Le ministre et son staff n’auraient-ils donc pas contre-vérifié le rapport à eux transmis, avant d’en faire une « lecture » publique Sous les feux croisés de l’opinion qui peine à croire qu’une quarantaine d’éléments d’intervention n’aient pas pu empêcher « une aliénée mentale » d’incendier cinq villages, et face aux démentis à la pelle, le contrôleur général de la Police, actuellement à Befandriana-Nord, a soutenu : « Attendons de voir les résultats de l’enquête ».

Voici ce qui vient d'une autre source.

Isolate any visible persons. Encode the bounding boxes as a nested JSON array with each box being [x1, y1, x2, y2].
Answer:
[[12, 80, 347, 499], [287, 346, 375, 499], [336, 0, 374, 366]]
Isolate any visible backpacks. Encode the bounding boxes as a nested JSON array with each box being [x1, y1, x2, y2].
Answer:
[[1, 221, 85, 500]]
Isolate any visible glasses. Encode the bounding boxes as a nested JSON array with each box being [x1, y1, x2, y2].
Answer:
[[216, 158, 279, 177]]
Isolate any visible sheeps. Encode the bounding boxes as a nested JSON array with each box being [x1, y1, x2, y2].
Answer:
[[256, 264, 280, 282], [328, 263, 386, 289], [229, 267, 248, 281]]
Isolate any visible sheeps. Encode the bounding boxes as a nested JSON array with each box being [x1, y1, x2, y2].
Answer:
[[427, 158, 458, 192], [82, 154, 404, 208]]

Flagrant délit d’atteinte à l’ordre public
Pour la présidente du SMM, les faits d’Antsakabary peuvent être qualifiés de « flagrant délit », d’atteinte à l’ordre public et destruction de bien d’autrui. La magistrate Ernaivo ajoute, cependant, que les auteurs de l’acte n’ont pas été pris en flagrant délit. Aussi, si l’enquête confirme la responsabilité des éléments de la police nationale dans cet incendie de 487 habitations ayant fait un mort, « une demande d’autorisation de poursuite » de la part du commandement policier sera ainsi nécessaire.

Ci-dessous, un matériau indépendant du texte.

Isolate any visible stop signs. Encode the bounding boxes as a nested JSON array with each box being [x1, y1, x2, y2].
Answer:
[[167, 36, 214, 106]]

Lors de l’entretien téléphonique d’hier, le ministre Norbert Anandra a déclaré : « Personne n’est au-dessus de la loi. Si le tribunal estime qu’il est nécessaire d’enquêter ces policiers, ils seront à sa disposition. D’ailleurs, dès le début de leur formation, il est martelé aux éléments que nul n’est au-dessus de la loi ». Charles Andriamiseza, ministre de la Justice, sur cette affaire de Befandriana-Nord, a soutenu, en marge de l’inauguration de la maison des avocats à Anosy, jeudi, qu’une fois au fait des tenants et aboutissant du sujet, la machine judiciaire se mettra en marche. À lui d’assurer « que la justice sévira contre tout acte illégal, qui que ce soit l’auteur ». Ainsi soit-il.